As we get ready to leave Gansu, it’s inevitable that we pass through the city of Dunhuang, right on the edge of the province. Strategically located at the crossroads of the ancient Silk Road and the main road leading from India, Dunhuang also controls the entrance into the heart of China.
Like I mentioned in the previous post, the Mogao Grottos are located close by in the middle of the Gobi Desert. Dunhuang itself is situated in an oasis (containing Crescent Lake) and surrounded by Mingsha Shan. Crescent Lake, as you can see in the photos, is what’s left of the oasis that used to surround Dunhuang. After thousands of years, the water has evaported and the green life has died, leaving only a crescent-moon-shaped spring. Mingsha Shan gets its name from the sounds that the sands will make when the wind blows across the grains.
There, you’ll be able to experience life on the ancient Silk Road. Let a camel take you across the desert and wear light, flowy clothes to stay cool. And of course, bring water! The park’s entrance closes at 8 p.m., but it doesn’t matter when you leave. I’d suggest to go at around 6, when it’s not terribly hot and make your way to the top of the dunes. Once you’re there, find a good spot to sit at and you can have a small picnic there as you watch the sunset. We stayed there almost until midnight, but if you do, remember that it does get really cold at night (also, the mosquitoes will come out).

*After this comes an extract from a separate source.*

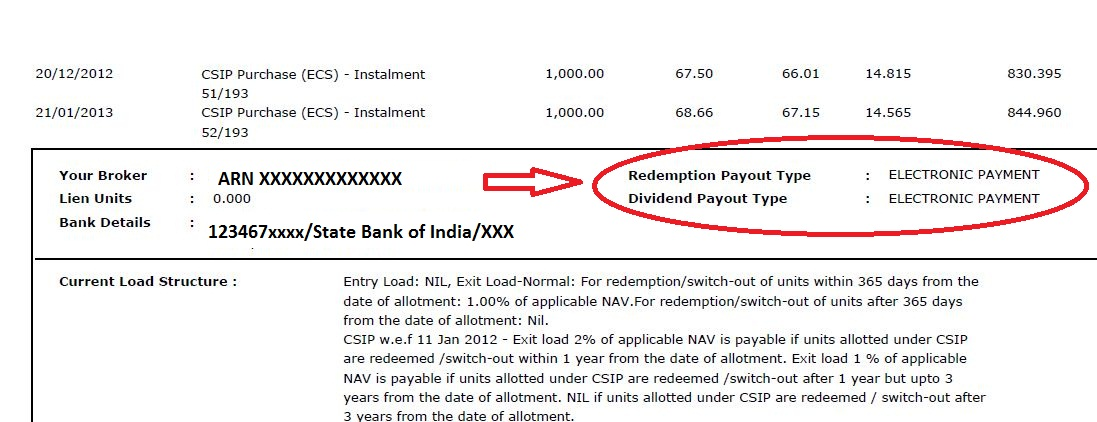 how to stop ecs payment for mutual funds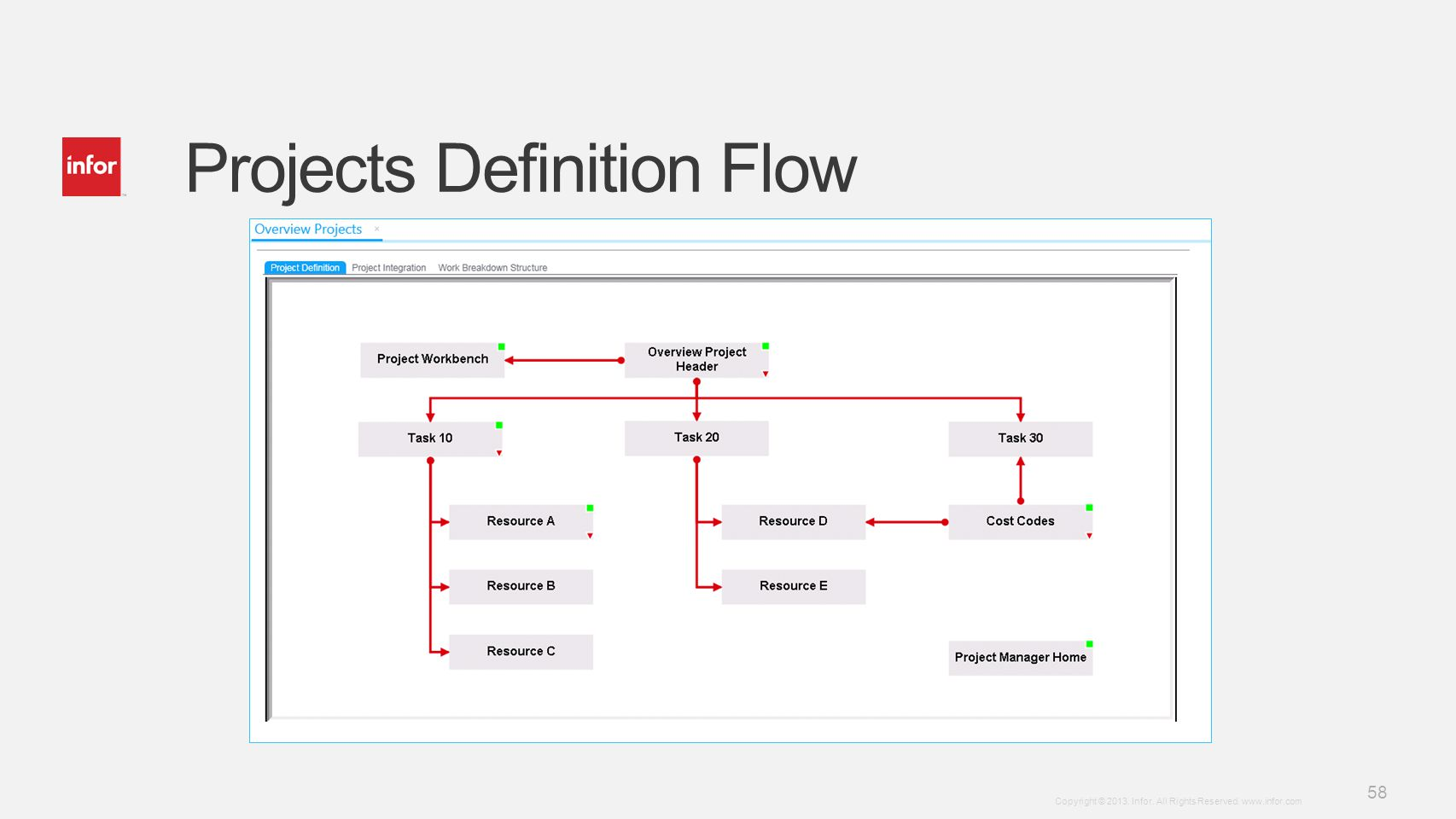 Projects Definition Flow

But before we head off to Xinjiang province, we’ll pass through one final attraction: Yangguan Pass. Famous Chinese poet Wang Wei once wrote this poem about Yangguan:
Which roughly translates into:
Seeing Yuaner off on a Mission to Anxi
The morning rain of Weicheng dampens the light dust,
The guest house is green with the colour of fresh willows.
Let’s finish another cup of wine, my dear sir,
Out west past the Yangguan, old friends there’ll be none.
Yangguan, the final military post before people in ancient times left the country of China. Once you pass it, you leave China. Thus, it’s this sentiment that Wang Wei sought to express in his poem: once you pass Yangguan, you’ll be a stranger with no friends.